それをどうにか避け切った先には大口が待ち受けていて、なんとか斬り伏せ切り抜けた。
『いつも
「……こうじゃない…………」
『明らかに〝みんな〟から逸脱しているのに、〝みんな〟アイツを責めなかった。いつの間にかアイツは周囲を丸め込み、確かな地位を獲得していた。まるで
今度は漆黒のロングソードを左右に振り、その途端に〝俺〟が三人に分身する。
左右の真っ黒な〝俺〟は、本体の〝俺〟と同じ赤黒い目を爛々と光らせ、一人は突撃、一人は跳躍してきた。
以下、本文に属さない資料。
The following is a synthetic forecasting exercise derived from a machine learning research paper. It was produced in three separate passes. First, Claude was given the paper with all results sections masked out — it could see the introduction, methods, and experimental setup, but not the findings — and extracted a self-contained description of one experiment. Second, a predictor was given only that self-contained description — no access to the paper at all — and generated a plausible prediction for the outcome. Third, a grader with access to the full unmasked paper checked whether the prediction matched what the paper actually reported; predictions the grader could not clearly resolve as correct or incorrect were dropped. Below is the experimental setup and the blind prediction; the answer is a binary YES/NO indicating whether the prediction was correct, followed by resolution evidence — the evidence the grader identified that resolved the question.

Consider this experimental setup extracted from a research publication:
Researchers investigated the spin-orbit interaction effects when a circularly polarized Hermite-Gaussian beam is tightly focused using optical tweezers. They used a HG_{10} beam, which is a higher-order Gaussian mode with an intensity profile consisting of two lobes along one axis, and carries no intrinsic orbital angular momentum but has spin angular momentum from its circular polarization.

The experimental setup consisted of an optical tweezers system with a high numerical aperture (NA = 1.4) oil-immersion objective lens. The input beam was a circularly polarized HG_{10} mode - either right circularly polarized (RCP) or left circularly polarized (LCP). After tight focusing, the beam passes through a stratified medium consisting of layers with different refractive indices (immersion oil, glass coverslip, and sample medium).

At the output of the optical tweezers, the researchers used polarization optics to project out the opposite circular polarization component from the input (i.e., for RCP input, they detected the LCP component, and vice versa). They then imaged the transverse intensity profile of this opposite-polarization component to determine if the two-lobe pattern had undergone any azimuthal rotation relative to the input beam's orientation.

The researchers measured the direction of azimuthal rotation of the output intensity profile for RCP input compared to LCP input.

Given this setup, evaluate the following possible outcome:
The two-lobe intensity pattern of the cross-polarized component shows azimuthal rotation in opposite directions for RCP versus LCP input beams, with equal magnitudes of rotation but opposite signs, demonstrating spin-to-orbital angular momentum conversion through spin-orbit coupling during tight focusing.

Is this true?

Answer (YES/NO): YES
大上段からの振り下ろしを剣で受け止め、正面からの斬り払いをわざと下がって回避。
しかし、その瞬間に足元に出来上がった影の中から本体の〝俺〟がズルリと現れた。
「っ!?」
ヒュッと息を呑み、それを吐く間も無く嗤った顔でロングソードを突き出す〝俺〟。
防衛本能でかろうじて躱し、大きな動きで黒い二人の影法師を振り払うと一度後退する。
完全に影から這い出てきた〝俺〟はロングソードの切先をこちらに向け、また口を開いた。
『アイツは狡猾だった。あらゆる手練手管に長け、純粋な力をもってしても
「……これが……いや……」
〝俺〟がくるりと回転して、下から掬い上げるようにロングソードを振るう。
明らかに届かない距離。しかしこの程度の距離ならば光刃でどうとでもなることを俺はよく知ってる。
地を這うように接近してきた黒い光刃を弾き、その間に踏み込んできた〝俺〟の一撃を受ける。
ギャリギャリと刃が擦れ合って火花を散らし、〝俺〟が顔を近づけてきた。
『この世界に来てから、その恐れはより大きくなった。魔人族を殺すというハイリヒ王国の〝正義〟に準じようとした
「くっ……!」
同じ力で押しているはずなのに、気を抜けばそのまま切り裂かれてしまいそうだ。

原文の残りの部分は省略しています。